* SHORT PROBLEM *
Report how many lines in the entries below contain the word "nearest". Give only the number.

[BEGIN EXERCISE INPUTS]

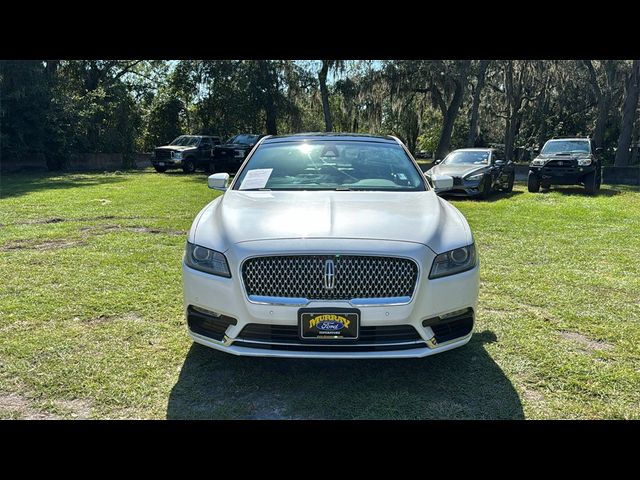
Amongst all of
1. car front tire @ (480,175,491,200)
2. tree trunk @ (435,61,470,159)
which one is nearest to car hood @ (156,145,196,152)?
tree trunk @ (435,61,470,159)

[END EXERCISE INPUTS]
[BEGIN EXERCISE INPUTS]

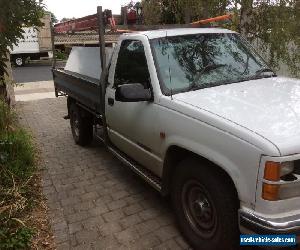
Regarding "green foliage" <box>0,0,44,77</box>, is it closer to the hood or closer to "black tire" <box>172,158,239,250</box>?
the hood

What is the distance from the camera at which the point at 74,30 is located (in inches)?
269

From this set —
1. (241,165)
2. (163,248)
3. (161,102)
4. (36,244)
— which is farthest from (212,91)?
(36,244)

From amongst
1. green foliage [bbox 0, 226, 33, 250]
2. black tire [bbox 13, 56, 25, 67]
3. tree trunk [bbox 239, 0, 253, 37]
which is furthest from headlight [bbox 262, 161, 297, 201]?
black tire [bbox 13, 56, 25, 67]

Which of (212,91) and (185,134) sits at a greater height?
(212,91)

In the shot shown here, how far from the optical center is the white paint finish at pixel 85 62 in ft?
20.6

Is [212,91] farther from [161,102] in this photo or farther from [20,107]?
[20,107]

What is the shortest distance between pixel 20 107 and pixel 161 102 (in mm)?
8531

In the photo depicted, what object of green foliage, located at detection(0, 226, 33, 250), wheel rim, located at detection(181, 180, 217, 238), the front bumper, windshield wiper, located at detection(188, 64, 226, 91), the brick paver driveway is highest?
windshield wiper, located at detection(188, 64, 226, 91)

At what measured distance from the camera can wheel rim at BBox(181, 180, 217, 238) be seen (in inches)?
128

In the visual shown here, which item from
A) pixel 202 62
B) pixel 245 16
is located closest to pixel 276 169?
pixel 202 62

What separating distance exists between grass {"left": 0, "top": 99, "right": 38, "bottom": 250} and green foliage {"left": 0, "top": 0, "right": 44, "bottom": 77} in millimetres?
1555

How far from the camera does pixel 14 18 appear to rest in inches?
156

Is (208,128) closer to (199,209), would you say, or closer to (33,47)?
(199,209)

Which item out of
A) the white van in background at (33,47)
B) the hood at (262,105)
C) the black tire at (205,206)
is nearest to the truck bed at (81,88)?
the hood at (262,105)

[END EXERCISE INPUTS]

* RESPONSE TO THE TASK *
2